Minus sign Christians

Then there are the minus sign Christians. To them, being a Christian is all about what you must give up and the things that are banned to followers of Jesus. Ask them what is meant by discipleship and they will say: “Christians don’t do X or Y” and “If you do or are Z, you can’t really be a Christian.”

No wonder the Christian faith is often seen by the outside world as joyless and grim. I guess the passage for them is 1 Timothy 4:3-4: “They forbid people to marry and order them to abstain from certain foods, which God created to be received with thanksgiving by those who believe and who know the truth. For everything God created is good, and nothing is to be rejected if it is received with thanksgiving.”

Exclamation mark Christians

Exclamation mark Christians are so full of enthusiasm that as they speak of their faith they have to emphasise random words in their discourse, and especially so in preaching.

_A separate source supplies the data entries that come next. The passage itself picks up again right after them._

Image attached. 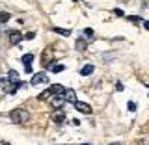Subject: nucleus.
<instances>
[{
	"instance_id": "6e6552de",
	"label": "nucleus",
	"mask_w": 149,
	"mask_h": 145,
	"mask_svg": "<svg viewBox=\"0 0 149 145\" xmlns=\"http://www.w3.org/2000/svg\"><path fill=\"white\" fill-rule=\"evenodd\" d=\"M93 71H95V67L88 63V65H84V67L80 69V74H82V76H90V74H91Z\"/></svg>"
},
{
	"instance_id": "f3484780",
	"label": "nucleus",
	"mask_w": 149,
	"mask_h": 145,
	"mask_svg": "<svg viewBox=\"0 0 149 145\" xmlns=\"http://www.w3.org/2000/svg\"><path fill=\"white\" fill-rule=\"evenodd\" d=\"M9 17H11V15H9V13L2 11V13H0V22H8V21H9Z\"/></svg>"
},
{
	"instance_id": "a211bd4d",
	"label": "nucleus",
	"mask_w": 149,
	"mask_h": 145,
	"mask_svg": "<svg viewBox=\"0 0 149 145\" xmlns=\"http://www.w3.org/2000/svg\"><path fill=\"white\" fill-rule=\"evenodd\" d=\"M136 106H138V104H136V102H134V101H129V104H127V108H129L130 112H134V110H136Z\"/></svg>"
},
{
	"instance_id": "f257e3e1",
	"label": "nucleus",
	"mask_w": 149,
	"mask_h": 145,
	"mask_svg": "<svg viewBox=\"0 0 149 145\" xmlns=\"http://www.w3.org/2000/svg\"><path fill=\"white\" fill-rule=\"evenodd\" d=\"M9 117H11L13 123H26V121L30 119V114L22 108H15V110L9 112Z\"/></svg>"
},
{
	"instance_id": "5701e85b",
	"label": "nucleus",
	"mask_w": 149,
	"mask_h": 145,
	"mask_svg": "<svg viewBox=\"0 0 149 145\" xmlns=\"http://www.w3.org/2000/svg\"><path fill=\"white\" fill-rule=\"evenodd\" d=\"M114 13H116L118 17H123V11H121V9H114Z\"/></svg>"
},
{
	"instance_id": "1a4fd4ad",
	"label": "nucleus",
	"mask_w": 149,
	"mask_h": 145,
	"mask_svg": "<svg viewBox=\"0 0 149 145\" xmlns=\"http://www.w3.org/2000/svg\"><path fill=\"white\" fill-rule=\"evenodd\" d=\"M63 97H65V101H71V102L77 101V95H74V91H73V89H65Z\"/></svg>"
},
{
	"instance_id": "a878e982",
	"label": "nucleus",
	"mask_w": 149,
	"mask_h": 145,
	"mask_svg": "<svg viewBox=\"0 0 149 145\" xmlns=\"http://www.w3.org/2000/svg\"><path fill=\"white\" fill-rule=\"evenodd\" d=\"M82 145H91V143H82Z\"/></svg>"
},
{
	"instance_id": "f8f14e48",
	"label": "nucleus",
	"mask_w": 149,
	"mask_h": 145,
	"mask_svg": "<svg viewBox=\"0 0 149 145\" xmlns=\"http://www.w3.org/2000/svg\"><path fill=\"white\" fill-rule=\"evenodd\" d=\"M8 78H9V80H13V82H19V73H17V71H13V69H9Z\"/></svg>"
},
{
	"instance_id": "2eb2a0df",
	"label": "nucleus",
	"mask_w": 149,
	"mask_h": 145,
	"mask_svg": "<svg viewBox=\"0 0 149 145\" xmlns=\"http://www.w3.org/2000/svg\"><path fill=\"white\" fill-rule=\"evenodd\" d=\"M77 49L80 50V52H84V50H86V41H84V39H78L77 41Z\"/></svg>"
},
{
	"instance_id": "6ab92c4d",
	"label": "nucleus",
	"mask_w": 149,
	"mask_h": 145,
	"mask_svg": "<svg viewBox=\"0 0 149 145\" xmlns=\"http://www.w3.org/2000/svg\"><path fill=\"white\" fill-rule=\"evenodd\" d=\"M138 145H149V136H143V138L138 142Z\"/></svg>"
},
{
	"instance_id": "ddd939ff",
	"label": "nucleus",
	"mask_w": 149,
	"mask_h": 145,
	"mask_svg": "<svg viewBox=\"0 0 149 145\" xmlns=\"http://www.w3.org/2000/svg\"><path fill=\"white\" fill-rule=\"evenodd\" d=\"M54 32H56V34H62L63 37H69V35H71V30H65V28H54Z\"/></svg>"
},
{
	"instance_id": "9b49d317",
	"label": "nucleus",
	"mask_w": 149,
	"mask_h": 145,
	"mask_svg": "<svg viewBox=\"0 0 149 145\" xmlns=\"http://www.w3.org/2000/svg\"><path fill=\"white\" fill-rule=\"evenodd\" d=\"M65 69V65H62V63H54V65H50V71L52 73H62Z\"/></svg>"
},
{
	"instance_id": "393cba45",
	"label": "nucleus",
	"mask_w": 149,
	"mask_h": 145,
	"mask_svg": "<svg viewBox=\"0 0 149 145\" xmlns=\"http://www.w3.org/2000/svg\"><path fill=\"white\" fill-rule=\"evenodd\" d=\"M110 145H119V142H116V143H110Z\"/></svg>"
},
{
	"instance_id": "20e7f679",
	"label": "nucleus",
	"mask_w": 149,
	"mask_h": 145,
	"mask_svg": "<svg viewBox=\"0 0 149 145\" xmlns=\"http://www.w3.org/2000/svg\"><path fill=\"white\" fill-rule=\"evenodd\" d=\"M50 119H52L54 121V123H63V121H65V114H63V110H58V108H56L54 112H52V115H50Z\"/></svg>"
},
{
	"instance_id": "423d86ee",
	"label": "nucleus",
	"mask_w": 149,
	"mask_h": 145,
	"mask_svg": "<svg viewBox=\"0 0 149 145\" xmlns=\"http://www.w3.org/2000/svg\"><path fill=\"white\" fill-rule=\"evenodd\" d=\"M49 89H50V93H52V95H63V93H65V87L60 86V84H52Z\"/></svg>"
},
{
	"instance_id": "aec40b11",
	"label": "nucleus",
	"mask_w": 149,
	"mask_h": 145,
	"mask_svg": "<svg viewBox=\"0 0 149 145\" xmlns=\"http://www.w3.org/2000/svg\"><path fill=\"white\" fill-rule=\"evenodd\" d=\"M129 21H130V22H134V24H138V22H142V19H140V17H134V15H132V17H129Z\"/></svg>"
},
{
	"instance_id": "9d476101",
	"label": "nucleus",
	"mask_w": 149,
	"mask_h": 145,
	"mask_svg": "<svg viewBox=\"0 0 149 145\" xmlns=\"http://www.w3.org/2000/svg\"><path fill=\"white\" fill-rule=\"evenodd\" d=\"M22 63H24V67H28V65H32V62H34V54H24L21 60Z\"/></svg>"
},
{
	"instance_id": "7ed1b4c3",
	"label": "nucleus",
	"mask_w": 149,
	"mask_h": 145,
	"mask_svg": "<svg viewBox=\"0 0 149 145\" xmlns=\"http://www.w3.org/2000/svg\"><path fill=\"white\" fill-rule=\"evenodd\" d=\"M73 106H74V108H77L78 112H82V114H88V115L91 114V106L88 104V102H82V101H74V102H73Z\"/></svg>"
},
{
	"instance_id": "4468645a",
	"label": "nucleus",
	"mask_w": 149,
	"mask_h": 145,
	"mask_svg": "<svg viewBox=\"0 0 149 145\" xmlns=\"http://www.w3.org/2000/svg\"><path fill=\"white\" fill-rule=\"evenodd\" d=\"M50 97H52V93H50V89H47L45 93H41L37 99H39V101H47V99H50Z\"/></svg>"
},
{
	"instance_id": "bb28decb",
	"label": "nucleus",
	"mask_w": 149,
	"mask_h": 145,
	"mask_svg": "<svg viewBox=\"0 0 149 145\" xmlns=\"http://www.w3.org/2000/svg\"><path fill=\"white\" fill-rule=\"evenodd\" d=\"M71 2H78V0H71Z\"/></svg>"
},
{
	"instance_id": "412c9836",
	"label": "nucleus",
	"mask_w": 149,
	"mask_h": 145,
	"mask_svg": "<svg viewBox=\"0 0 149 145\" xmlns=\"http://www.w3.org/2000/svg\"><path fill=\"white\" fill-rule=\"evenodd\" d=\"M24 37H26L28 41H30V39H34V37H36V34H34V32H28V34H26Z\"/></svg>"
},
{
	"instance_id": "f03ea898",
	"label": "nucleus",
	"mask_w": 149,
	"mask_h": 145,
	"mask_svg": "<svg viewBox=\"0 0 149 145\" xmlns=\"http://www.w3.org/2000/svg\"><path fill=\"white\" fill-rule=\"evenodd\" d=\"M41 60H43V67H49L50 69V65H54L52 62H54V50L52 49H47V50H43V56H41Z\"/></svg>"
},
{
	"instance_id": "0eeeda50",
	"label": "nucleus",
	"mask_w": 149,
	"mask_h": 145,
	"mask_svg": "<svg viewBox=\"0 0 149 145\" xmlns=\"http://www.w3.org/2000/svg\"><path fill=\"white\" fill-rule=\"evenodd\" d=\"M21 39H22V35L19 34V32H11V34H9V43L11 45H19Z\"/></svg>"
},
{
	"instance_id": "dca6fc26",
	"label": "nucleus",
	"mask_w": 149,
	"mask_h": 145,
	"mask_svg": "<svg viewBox=\"0 0 149 145\" xmlns=\"http://www.w3.org/2000/svg\"><path fill=\"white\" fill-rule=\"evenodd\" d=\"M84 35H86L88 39H93V35H95V32H93V28H86V30H84Z\"/></svg>"
},
{
	"instance_id": "4be33fe9",
	"label": "nucleus",
	"mask_w": 149,
	"mask_h": 145,
	"mask_svg": "<svg viewBox=\"0 0 149 145\" xmlns=\"http://www.w3.org/2000/svg\"><path fill=\"white\" fill-rule=\"evenodd\" d=\"M116 89H118V91H123V84L118 82V84H116Z\"/></svg>"
},
{
	"instance_id": "39448f33",
	"label": "nucleus",
	"mask_w": 149,
	"mask_h": 145,
	"mask_svg": "<svg viewBox=\"0 0 149 145\" xmlns=\"http://www.w3.org/2000/svg\"><path fill=\"white\" fill-rule=\"evenodd\" d=\"M45 80H47V74L45 73H36L34 76H32L30 82H32V86H39V84H43Z\"/></svg>"
},
{
	"instance_id": "b1692460",
	"label": "nucleus",
	"mask_w": 149,
	"mask_h": 145,
	"mask_svg": "<svg viewBox=\"0 0 149 145\" xmlns=\"http://www.w3.org/2000/svg\"><path fill=\"white\" fill-rule=\"evenodd\" d=\"M143 28H146V30H149V21H143Z\"/></svg>"
}]
</instances>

For these I can only prescribe going back to Peter: “Always be prepared to give an answer to everyone who asks you to give the reason for the hope that you have. But do this with gentleness and respect” (1 Peter 3:15). We’re not deaf, you know (well some of us are, but randomly shouting won’t help).

Full stop Christians

Consider now the full stop Christians. Such people arrived at all their opinions right at the beginning of their walk with God, and God forbid they should modify any of them as they mature. Worse than that, there are Christian leaders who actually regard having the same views at 50 as they had at 20 a mark of Christian maturity.

Perhaps the place to direct such a person is to the whole of the book of Proverbs, which tells us again and again that wisdom is acquired through years of life experience, not imparted all in one go with a truth injection.

Multiplication sign Christians

I’m sure you have encountered the multiplication sign Christians, who believe that the whole raison d’être of the Church is to make more Christians who will then make more Christians, effectively turning the body of Christ into a huge pyramid selling scheme.

I’ve nothing against evangelism, as we are all called to bear witness. However at the point where you find yourself evangelising those who are already Christians, but maybe not the same kind of Christian as you, you have become addicted to evangelism (and I’ve met some who are). For these, I would suggest re-reading the Sermon on the Mount, and particularly observing that the Beatitudes offer no blessing for those who are so sure they are right that they must convince everyone else of their rightness.

Division sign Christians

Then there are the division sign Christians, those who love nothing better than causing a church split, preferably over some matter Jesus never actually mentioned. The outcome is the creation of either a faithful remnant or a faithful splinter group, both believing themselves to be the one true Church.

Go to Ephesians, thou splitter, and observe how its writer calls on you to “live a life worthy of the calling you have received. Be completely humble and gentle; be patient, bearing with one another in love. Make every effort to keep the unity of the Spirit through the bond of peace” (Ephesians 4:1-3).

Question mark Christians

So which are my favourite type of Christians, and which might I be? I can only go to what I call the question mark Christians, who are constantly opening their eyes to see if the fabulously clothed Emperor actually has any clothes on at all. But James has a warning for us question marks too: “the one who doubts is like a wave of the sea, blown and tossed by the wind. That person should not expect to receive anything from the Lord” (James 1:6-7). 

Look in the mirror of your soul, dear fellow Christian, and ask yourself: “Which punctuation mark or mathematical sign am I?”